Bu millet, sadece Çanakkale’de değil, evvelinde de çok şehitler vermiştir, bugün de şehitler vermeğe devam etmektedir. Vatanımızın bekasının, aziz şehitlerin kanları pahasına olduğunu asla unutmayalım. Bütün Şehitlerimizi rahmetle ve minnetle anarken, şehitler defterinin hep açık kalacağına ve hiç kapanmayacağına inancımızı vurgulayalım.
Şehitlik kavramı çok kutsaldır.

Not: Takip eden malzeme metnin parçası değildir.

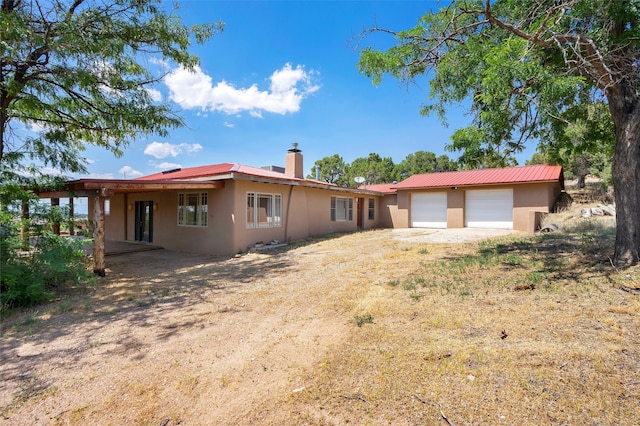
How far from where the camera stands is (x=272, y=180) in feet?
38.3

Dinimize göre, Peygamberlikten sonra gelen en yüce mertebedir. Şehitler de kendi aralarında sınıf, sınıftır. Şehitlik mertebeleri tıpkı askerlikte olduğu gibi erden, mareşale kadar değişiklikler arzeder. Yani, şehitlerin er rütbesinde olanı var, mareşal rütbesinde olanı.

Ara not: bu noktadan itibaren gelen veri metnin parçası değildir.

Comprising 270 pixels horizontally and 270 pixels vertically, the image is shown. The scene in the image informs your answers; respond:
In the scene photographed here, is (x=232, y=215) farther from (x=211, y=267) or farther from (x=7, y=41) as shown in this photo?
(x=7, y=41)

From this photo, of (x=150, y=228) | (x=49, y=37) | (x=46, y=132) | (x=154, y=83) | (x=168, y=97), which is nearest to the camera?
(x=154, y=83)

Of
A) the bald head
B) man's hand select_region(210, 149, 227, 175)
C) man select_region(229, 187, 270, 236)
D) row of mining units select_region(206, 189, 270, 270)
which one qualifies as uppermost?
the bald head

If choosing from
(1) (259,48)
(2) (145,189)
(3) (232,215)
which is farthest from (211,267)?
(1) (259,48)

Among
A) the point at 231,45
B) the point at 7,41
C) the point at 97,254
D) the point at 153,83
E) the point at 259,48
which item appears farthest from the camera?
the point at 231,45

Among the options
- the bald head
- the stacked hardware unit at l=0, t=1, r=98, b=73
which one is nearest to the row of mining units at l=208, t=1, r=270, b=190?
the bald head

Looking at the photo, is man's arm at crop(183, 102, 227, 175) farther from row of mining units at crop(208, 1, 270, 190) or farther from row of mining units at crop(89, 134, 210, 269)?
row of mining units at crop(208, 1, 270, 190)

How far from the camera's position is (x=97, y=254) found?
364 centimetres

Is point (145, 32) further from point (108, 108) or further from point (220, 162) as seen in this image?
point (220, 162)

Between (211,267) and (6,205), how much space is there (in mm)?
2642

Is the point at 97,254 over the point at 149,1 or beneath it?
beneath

Şehitlerin en ulvisi Allah, vatan, namus uğrunda savaşırken can verendir. Yine dinimizin kurallarına göre, zulmen öldürülen, çöken bir duvar altında kalan, yanarak ölen, suda boğulan ve hatta doğum yaparken can veren kadın dahi şehit sayılır.
Meydana gelen toplumsal olaylarda can verenler de, şehit mertebesindedirler. (Zulme karşı susan, dilsiz şeytandır) düşüncesinden yola çıkarak toplumsal tepkilere katılan insanlar da, elbette şehit sayılırlar. Ancak, ortalığı karıştırmak, fitne, fesat ve provokasyon için toplumsal olaylarda yer alanların ölmeleri durumunda şehitlikle bir alakaları olmayacağı gibi, ahret alemine murdar olarak giderler.

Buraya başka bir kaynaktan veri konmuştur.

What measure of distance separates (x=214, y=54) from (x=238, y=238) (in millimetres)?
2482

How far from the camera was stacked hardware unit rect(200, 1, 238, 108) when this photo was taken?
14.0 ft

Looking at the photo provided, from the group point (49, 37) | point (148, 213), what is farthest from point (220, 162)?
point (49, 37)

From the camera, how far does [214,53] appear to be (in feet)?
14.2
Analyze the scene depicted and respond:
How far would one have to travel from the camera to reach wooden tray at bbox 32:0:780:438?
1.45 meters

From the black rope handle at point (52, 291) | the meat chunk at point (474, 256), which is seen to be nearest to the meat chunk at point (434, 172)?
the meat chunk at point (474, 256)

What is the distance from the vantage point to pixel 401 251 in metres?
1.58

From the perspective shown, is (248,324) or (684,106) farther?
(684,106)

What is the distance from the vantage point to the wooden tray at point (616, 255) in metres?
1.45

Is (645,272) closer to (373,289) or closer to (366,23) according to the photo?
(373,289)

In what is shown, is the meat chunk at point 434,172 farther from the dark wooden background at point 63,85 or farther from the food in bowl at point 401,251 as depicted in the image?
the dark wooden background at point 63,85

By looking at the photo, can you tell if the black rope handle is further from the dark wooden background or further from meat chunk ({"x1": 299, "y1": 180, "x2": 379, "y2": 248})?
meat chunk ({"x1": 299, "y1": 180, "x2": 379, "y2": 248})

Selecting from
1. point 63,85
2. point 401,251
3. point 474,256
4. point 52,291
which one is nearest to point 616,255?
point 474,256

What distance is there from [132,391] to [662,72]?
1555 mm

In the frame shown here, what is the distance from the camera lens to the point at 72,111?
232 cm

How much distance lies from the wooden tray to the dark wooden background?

Çanakkale Zaferi gibi bir zafer, elbette şairlerimizi de duygulandırmış ve bu eşsiz kahramanlığın destanını destanlaştıran şiirlerin vücut bulmasına yol açmıştır. Çanakkale Zaferiyle ilgili yazılmış en vurgulayıcı destan şüphesiz İSTİKLAL MARŞIMIZIN da yazarı olan Büyük Şair Mehmet Akif Ersoy’un (ÇANAKKALE ŞEHİTLERİNE) adı altında edebiyatımıza kazandırdığı şaheseridir. Bu destan sayesindedir ki, Çanakkale Şehitlerinin kahramanlıkları adeta yüreklerimize kazınmıştır. Mehmet Akif’in bu destanını bilmeyen, okumayan yoktur, dersek yalan olmaz. Bu öyle bir destan ki okuduğumuz zaman kendimizi adeta ÇANAKKALE SAVAŞLARININ içinde bulmaktayız.
Şunu da anımsatmakta yarar var. Mustafa Kemal (ATATÜRK) yaklaşık 11 ay boyunca Çanakkale Cephesi’nde bulunmuştur. 20 Ocak 1915’te 19’uncu Tümen Komutanı olarak cephede göreve atanmış, 10 Aralık 1915’te cepheden ayrılmıştır. Çanakkale Savaşları’na Yarbay rütbesi ile katılmış, 1 Haziran 1915’te Albaylığa terfi etmiştir.
O Mustafa Kemal ki, Çanakkale’de mevzideki askerlerine (Ben size savaşmayı değil ölmeyi emrediyorum) diyerek, savaşın kaderini değiştirmiştir.
Zaferin yıldönümünde başta Mustafa Kemal Paşa (ATATÜRK) olmak üzere Çanakkale’de şehit düşen ve gazi olan bütün kahramanlarımızın ruhları şadolsun. Yüce Rabbimizin rahmeti bütün şehit ve gazilerimizi kuşatsın.